Pourtant, donc, la réussite du film tient à peu de choses car Godard a misé sur une improvisation totale en le réalisant : Pierrot le fou se distingue en effet par sa spontanéité narrative et sa liberté esthétique, dont la modernité reste intacte un demi-siècle plus tard.

L'histoire (ou ce qui en tient lieu) suit sa propre logique, souvent déterminée par des associations d'idées, similaire à un vaste collage qui accorde la même importance à des tableaux, des affiches publicitaires, des bandes dessinées et des citations littéraires. On ne peut faire plus décalé. Mais c'est cet assemblage hétéroclite qui donne son charme, son intensité et sa singularité au film, dans une dimension inégalée.

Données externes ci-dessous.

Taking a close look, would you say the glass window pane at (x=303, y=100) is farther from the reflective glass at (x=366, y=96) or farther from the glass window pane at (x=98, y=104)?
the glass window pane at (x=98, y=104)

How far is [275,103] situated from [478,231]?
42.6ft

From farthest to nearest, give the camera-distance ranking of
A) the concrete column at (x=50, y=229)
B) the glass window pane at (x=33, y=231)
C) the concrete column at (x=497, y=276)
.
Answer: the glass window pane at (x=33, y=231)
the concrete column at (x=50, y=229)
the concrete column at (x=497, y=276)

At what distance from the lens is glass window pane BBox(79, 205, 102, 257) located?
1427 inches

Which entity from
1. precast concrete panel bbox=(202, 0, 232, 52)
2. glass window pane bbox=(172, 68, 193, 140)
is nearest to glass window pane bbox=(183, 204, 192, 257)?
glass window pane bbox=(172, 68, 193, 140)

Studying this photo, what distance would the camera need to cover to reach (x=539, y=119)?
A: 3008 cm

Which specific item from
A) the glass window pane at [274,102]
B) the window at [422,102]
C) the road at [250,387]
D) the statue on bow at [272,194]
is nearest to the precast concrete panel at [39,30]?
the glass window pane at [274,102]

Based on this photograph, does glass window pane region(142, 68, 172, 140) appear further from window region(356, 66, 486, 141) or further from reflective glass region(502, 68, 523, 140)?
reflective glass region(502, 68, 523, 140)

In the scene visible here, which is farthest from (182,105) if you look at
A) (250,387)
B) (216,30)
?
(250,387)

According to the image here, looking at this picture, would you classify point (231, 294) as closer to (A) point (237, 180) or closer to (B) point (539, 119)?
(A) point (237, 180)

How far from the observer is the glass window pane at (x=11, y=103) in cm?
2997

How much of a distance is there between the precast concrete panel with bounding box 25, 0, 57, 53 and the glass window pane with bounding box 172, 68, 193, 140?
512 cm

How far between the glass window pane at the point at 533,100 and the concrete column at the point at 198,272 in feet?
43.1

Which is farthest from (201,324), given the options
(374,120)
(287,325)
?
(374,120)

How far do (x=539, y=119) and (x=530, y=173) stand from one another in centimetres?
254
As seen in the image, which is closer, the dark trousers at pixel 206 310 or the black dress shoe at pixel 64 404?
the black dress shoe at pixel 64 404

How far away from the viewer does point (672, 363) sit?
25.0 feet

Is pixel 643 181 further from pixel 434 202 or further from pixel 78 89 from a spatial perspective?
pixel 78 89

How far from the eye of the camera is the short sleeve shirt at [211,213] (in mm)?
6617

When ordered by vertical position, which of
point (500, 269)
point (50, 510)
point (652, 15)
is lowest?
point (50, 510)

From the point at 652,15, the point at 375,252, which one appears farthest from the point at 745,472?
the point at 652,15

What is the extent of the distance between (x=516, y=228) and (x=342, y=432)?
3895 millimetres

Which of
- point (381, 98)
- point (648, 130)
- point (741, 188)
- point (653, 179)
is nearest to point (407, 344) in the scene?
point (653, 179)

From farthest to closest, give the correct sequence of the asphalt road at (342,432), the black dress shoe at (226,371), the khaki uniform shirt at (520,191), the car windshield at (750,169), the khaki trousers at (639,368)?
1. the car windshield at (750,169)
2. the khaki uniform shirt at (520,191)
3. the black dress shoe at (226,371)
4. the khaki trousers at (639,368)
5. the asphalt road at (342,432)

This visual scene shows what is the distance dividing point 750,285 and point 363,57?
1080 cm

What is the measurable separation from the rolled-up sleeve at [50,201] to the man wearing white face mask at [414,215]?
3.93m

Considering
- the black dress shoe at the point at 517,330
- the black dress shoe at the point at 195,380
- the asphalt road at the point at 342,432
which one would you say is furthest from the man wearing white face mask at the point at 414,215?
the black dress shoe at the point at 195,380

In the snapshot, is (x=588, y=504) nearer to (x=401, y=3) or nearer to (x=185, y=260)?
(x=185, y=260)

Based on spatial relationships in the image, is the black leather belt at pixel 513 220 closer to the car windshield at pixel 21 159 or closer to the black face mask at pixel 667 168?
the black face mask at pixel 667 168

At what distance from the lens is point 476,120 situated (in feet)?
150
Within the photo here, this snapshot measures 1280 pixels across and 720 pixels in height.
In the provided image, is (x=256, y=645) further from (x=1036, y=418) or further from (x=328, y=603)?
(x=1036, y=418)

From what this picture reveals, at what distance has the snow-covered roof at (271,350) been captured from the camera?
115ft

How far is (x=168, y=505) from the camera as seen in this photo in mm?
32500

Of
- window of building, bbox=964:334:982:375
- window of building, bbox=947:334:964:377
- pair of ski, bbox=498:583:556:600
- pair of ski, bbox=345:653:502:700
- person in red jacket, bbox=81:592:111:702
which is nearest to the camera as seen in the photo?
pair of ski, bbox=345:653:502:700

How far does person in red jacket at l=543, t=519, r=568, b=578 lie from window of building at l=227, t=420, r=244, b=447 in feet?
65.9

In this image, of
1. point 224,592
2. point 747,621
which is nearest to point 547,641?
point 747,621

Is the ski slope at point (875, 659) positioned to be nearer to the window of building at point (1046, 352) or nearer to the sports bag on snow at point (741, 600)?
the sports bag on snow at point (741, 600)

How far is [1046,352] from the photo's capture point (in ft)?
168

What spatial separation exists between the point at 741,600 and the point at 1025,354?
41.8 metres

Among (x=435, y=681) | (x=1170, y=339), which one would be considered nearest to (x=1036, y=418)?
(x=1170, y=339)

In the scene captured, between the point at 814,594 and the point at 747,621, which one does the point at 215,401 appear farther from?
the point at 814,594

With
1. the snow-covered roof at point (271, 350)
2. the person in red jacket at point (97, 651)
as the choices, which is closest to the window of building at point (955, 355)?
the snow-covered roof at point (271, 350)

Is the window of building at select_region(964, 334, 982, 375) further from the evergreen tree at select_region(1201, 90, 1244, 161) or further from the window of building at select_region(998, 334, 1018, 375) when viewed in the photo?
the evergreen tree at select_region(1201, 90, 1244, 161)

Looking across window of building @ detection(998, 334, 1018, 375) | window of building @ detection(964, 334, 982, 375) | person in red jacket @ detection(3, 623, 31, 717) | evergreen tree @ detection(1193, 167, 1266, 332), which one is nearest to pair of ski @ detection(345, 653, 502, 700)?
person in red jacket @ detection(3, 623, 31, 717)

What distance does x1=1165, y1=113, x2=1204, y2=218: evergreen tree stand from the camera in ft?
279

Pierrot le fou est un flot d'images fortes suscitant chez le spectateur davantage ses sens que son intelligence : le récit passe d'un genre à l'autre, du polar à la comédie, du musical au drame, de l'aventure au drame. Godard s'autorise tout : ici un clin d'oeil aux Pieds nickelés, là une pantomime satirique contre la guerre au Vietnam, et ces licences poétiques passent comme une lettre à la poste car elles sont abordées avec une légèreté et un dynamisme tourbillonnants.

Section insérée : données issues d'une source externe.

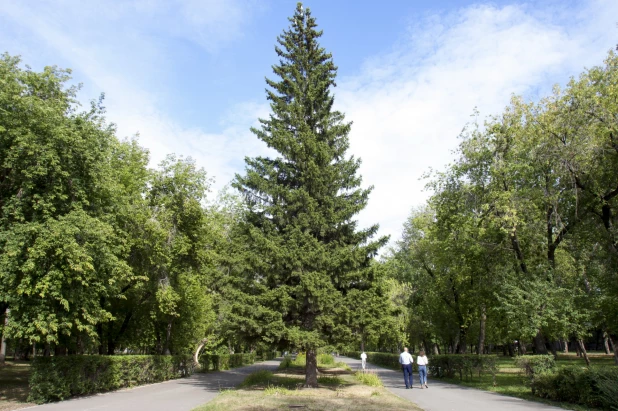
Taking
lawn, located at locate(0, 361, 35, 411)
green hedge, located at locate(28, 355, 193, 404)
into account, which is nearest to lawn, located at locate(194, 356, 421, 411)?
green hedge, located at locate(28, 355, 193, 404)

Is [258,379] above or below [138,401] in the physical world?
above

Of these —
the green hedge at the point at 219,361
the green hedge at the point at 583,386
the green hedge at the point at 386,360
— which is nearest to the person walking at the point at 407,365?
the green hedge at the point at 583,386

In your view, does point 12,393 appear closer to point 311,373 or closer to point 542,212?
point 311,373

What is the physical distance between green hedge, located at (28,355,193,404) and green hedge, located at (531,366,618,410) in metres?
16.3

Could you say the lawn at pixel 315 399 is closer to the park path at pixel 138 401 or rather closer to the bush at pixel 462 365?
the park path at pixel 138 401

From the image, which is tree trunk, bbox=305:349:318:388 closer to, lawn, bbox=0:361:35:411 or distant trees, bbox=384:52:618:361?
distant trees, bbox=384:52:618:361

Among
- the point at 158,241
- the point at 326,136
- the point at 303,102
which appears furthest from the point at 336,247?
the point at 158,241

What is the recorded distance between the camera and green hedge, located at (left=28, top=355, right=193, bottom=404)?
1407cm

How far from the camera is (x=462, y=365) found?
22469 mm

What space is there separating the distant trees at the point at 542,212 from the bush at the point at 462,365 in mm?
1794

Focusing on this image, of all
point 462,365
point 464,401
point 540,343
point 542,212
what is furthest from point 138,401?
point 542,212

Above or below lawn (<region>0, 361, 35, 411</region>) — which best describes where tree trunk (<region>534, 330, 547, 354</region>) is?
above

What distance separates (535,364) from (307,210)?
1037 cm

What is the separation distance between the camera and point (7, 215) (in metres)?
14.9
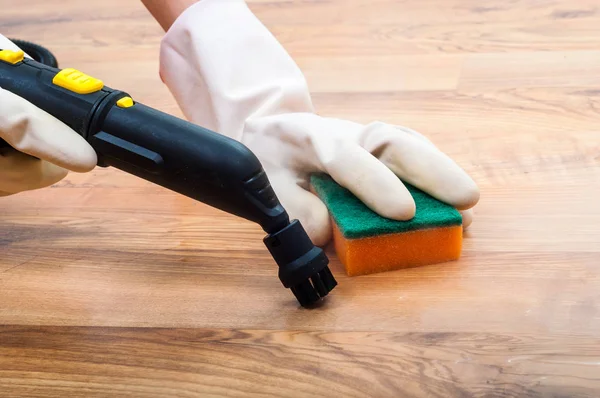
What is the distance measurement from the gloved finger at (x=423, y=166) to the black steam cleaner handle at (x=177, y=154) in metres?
0.16

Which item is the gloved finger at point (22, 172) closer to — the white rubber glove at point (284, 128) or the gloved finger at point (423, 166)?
the white rubber glove at point (284, 128)

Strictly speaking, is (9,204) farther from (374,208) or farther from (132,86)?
(374,208)

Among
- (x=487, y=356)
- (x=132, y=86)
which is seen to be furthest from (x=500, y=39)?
(x=487, y=356)

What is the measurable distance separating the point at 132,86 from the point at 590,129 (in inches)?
29.7

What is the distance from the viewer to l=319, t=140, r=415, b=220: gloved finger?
82cm

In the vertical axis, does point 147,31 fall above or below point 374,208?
below

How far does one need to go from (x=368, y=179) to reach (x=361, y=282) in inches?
4.4

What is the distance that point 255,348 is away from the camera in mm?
765

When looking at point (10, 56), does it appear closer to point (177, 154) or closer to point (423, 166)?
point (177, 154)

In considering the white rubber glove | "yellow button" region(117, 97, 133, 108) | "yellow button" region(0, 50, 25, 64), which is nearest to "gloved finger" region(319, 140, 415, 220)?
the white rubber glove

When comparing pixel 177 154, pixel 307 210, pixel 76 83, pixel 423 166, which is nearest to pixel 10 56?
pixel 76 83

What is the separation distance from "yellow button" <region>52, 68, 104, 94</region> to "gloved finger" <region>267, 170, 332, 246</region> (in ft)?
0.79

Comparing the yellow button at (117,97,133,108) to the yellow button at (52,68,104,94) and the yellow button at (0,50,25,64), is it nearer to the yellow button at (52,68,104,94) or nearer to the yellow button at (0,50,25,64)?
the yellow button at (52,68,104,94)

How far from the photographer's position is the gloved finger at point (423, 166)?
2.78 ft
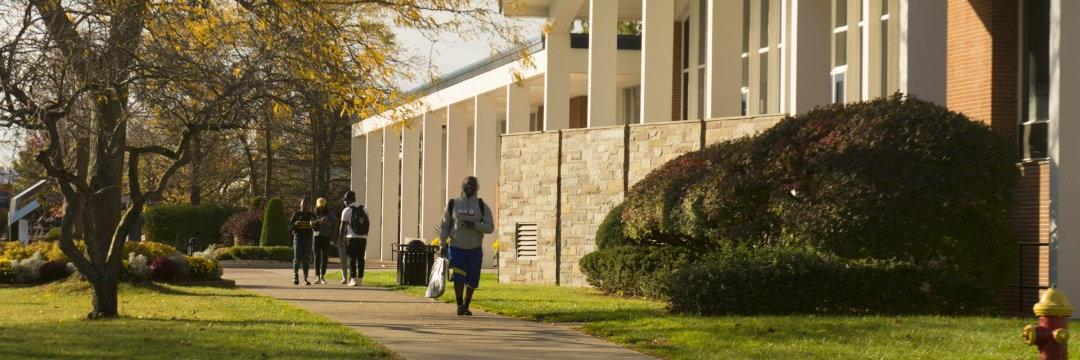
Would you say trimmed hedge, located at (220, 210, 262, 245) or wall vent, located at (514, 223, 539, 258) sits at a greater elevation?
wall vent, located at (514, 223, 539, 258)

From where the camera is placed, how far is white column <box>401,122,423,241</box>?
1753 inches

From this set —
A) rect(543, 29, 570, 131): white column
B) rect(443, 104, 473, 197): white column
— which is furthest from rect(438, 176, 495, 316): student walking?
rect(443, 104, 473, 197): white column

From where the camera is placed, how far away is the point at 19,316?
17.5m

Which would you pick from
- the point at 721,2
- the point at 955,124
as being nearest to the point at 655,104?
the point at 721,2

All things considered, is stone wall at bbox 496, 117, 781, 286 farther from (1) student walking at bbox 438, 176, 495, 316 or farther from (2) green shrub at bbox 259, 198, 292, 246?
(2) green shrub at bbox 259, 198, 292, 246

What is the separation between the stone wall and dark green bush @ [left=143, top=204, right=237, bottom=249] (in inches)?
1086

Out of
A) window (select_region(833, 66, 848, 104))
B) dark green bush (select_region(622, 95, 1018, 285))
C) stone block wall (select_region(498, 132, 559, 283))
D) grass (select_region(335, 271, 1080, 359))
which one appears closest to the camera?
grass (select_region(335, 271, 1080, 359))

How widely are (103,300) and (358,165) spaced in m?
37.4

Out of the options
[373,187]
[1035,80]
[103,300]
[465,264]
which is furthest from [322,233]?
[373,187]

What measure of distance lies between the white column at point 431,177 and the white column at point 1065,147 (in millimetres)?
24886

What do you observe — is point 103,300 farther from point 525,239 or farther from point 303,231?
point 525,239

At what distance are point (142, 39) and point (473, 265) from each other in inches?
179

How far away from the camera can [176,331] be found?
14.4 meters

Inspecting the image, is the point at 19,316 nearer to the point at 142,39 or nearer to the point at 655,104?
the point at 142,39
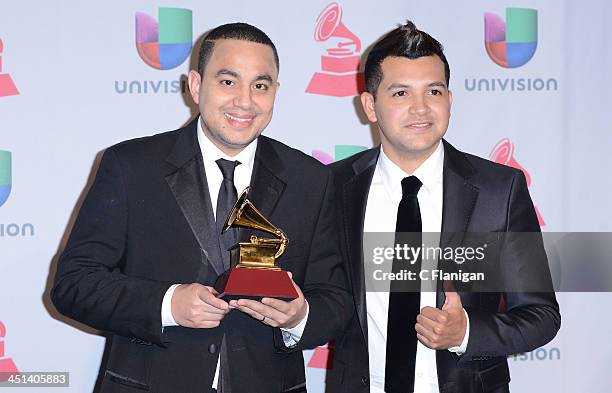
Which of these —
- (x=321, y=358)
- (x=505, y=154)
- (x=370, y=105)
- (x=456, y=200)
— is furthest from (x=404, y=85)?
(x=321, y=358)

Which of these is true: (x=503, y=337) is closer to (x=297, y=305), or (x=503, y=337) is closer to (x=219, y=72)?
(x=297, y=305)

Cinéphile éclectique, le scénariste-réalisateur invite même une de ses idoles, Samuel Fuller, qui livre sa définition du  7ème Art : "un champ de bataille, avec l'amour, la haine, l'action, la violence, la mort. En un mot : l'émotion." Cette citation anticipe la trajectoire fulgurante et tragique de Ferdinand et Marianne mais indique aussi la réflexion que Godard fait sur lui-même dans sa quête de nouvelles façons de raconter et filmer, de stimuler le public : le film devient alors une confrontation entre l'artiste et son art, une critique filmée du cinéma.

A plusieurs reprises, les personnages principaux s'adressent directement au spectateur, déchirant le voile entre fiction et réalité, nous prenant à témoin, rappelant aussi l'aspect profondément ludique du cinéma de Godard, mais insistant aussi sur la complexité de son entreprise, où il se confie sur sa vie privée (son couple avec Anna Karina volait en éclats comme celui de Ferdinand et Marianne), ses opinions sur la situation culturelle, sociale, économique et politique en 1965, à la manière d'un journal intime dont certains passages seraient cryptés. Il se pose ainsi autant en chroniqueur qu'en cinéaste.

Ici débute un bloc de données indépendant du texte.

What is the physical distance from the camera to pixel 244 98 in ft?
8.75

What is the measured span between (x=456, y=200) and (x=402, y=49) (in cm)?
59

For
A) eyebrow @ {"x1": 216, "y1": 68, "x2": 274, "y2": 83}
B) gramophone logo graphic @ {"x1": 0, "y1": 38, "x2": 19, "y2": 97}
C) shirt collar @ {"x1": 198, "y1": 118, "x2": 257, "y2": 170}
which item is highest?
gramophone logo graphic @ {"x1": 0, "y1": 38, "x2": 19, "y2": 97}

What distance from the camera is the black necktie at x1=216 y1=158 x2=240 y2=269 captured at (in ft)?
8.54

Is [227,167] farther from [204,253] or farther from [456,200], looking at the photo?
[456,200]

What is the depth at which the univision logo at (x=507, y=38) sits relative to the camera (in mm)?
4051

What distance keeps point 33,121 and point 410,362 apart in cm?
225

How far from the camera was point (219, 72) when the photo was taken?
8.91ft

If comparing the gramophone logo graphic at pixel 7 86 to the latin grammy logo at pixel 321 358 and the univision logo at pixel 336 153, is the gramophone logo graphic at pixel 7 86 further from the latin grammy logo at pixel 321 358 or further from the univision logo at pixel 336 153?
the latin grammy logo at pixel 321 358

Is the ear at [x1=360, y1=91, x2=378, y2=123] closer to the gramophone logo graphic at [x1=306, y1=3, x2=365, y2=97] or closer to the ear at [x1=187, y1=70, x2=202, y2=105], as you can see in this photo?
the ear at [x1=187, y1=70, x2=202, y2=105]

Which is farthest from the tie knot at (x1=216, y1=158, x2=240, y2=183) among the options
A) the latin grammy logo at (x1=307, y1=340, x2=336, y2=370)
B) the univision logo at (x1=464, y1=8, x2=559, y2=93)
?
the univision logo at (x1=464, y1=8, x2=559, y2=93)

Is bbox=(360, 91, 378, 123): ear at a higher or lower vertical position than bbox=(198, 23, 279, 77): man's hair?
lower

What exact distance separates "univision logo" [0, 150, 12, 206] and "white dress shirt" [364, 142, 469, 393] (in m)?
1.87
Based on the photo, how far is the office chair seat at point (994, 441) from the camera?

Enfin, Pierrot le fou est un film terriblement romantique, séduisant et solaire, qui met en valeur le talent de ses deux interprètes : Anna Karina incarne avec vivacité et charme Marianne Renoir, dont les prénom et nom renvoient à la figure allégorique de la République française et au peintre Auguste Renoir et son fils cinéaste Jean. Jean-Paul Belmondo est également formidable de vulnérabilité, tel qu'on le pressentait déjà dans A bout de souffle (1960), derrière ses manières brusques de canaille. Son Ferdinand, que Marianne appelle sans cesse Pierrot, comme le clown, est un penseur mélancolique dont le conflit est inévitable avec son amante plus concrète et sensuelle. Un couple mythique, qui éclipse le reste de la distribution (à l'exception de Raymond Devos, dans une scène extraordinaire où Godard le laissa libre car l'humoriste s'avéra incapable de jouer autre chose que ses propres textes). Les plus attentifs repéreront également Jean-Pierre Léaud (spectateur dans une salle de cinéma où Ferdinand regarde distraitement les actualités)...

Sublimé par la photographie radieuse de Raoul Coutard, sur la partition magnifique d'Antoine Duhamel, filmé en Cinémascope, ce chef d'oeuvre a bénéficié d'une restauration exceptionnelle (la version diffusée hier soir sur Arte).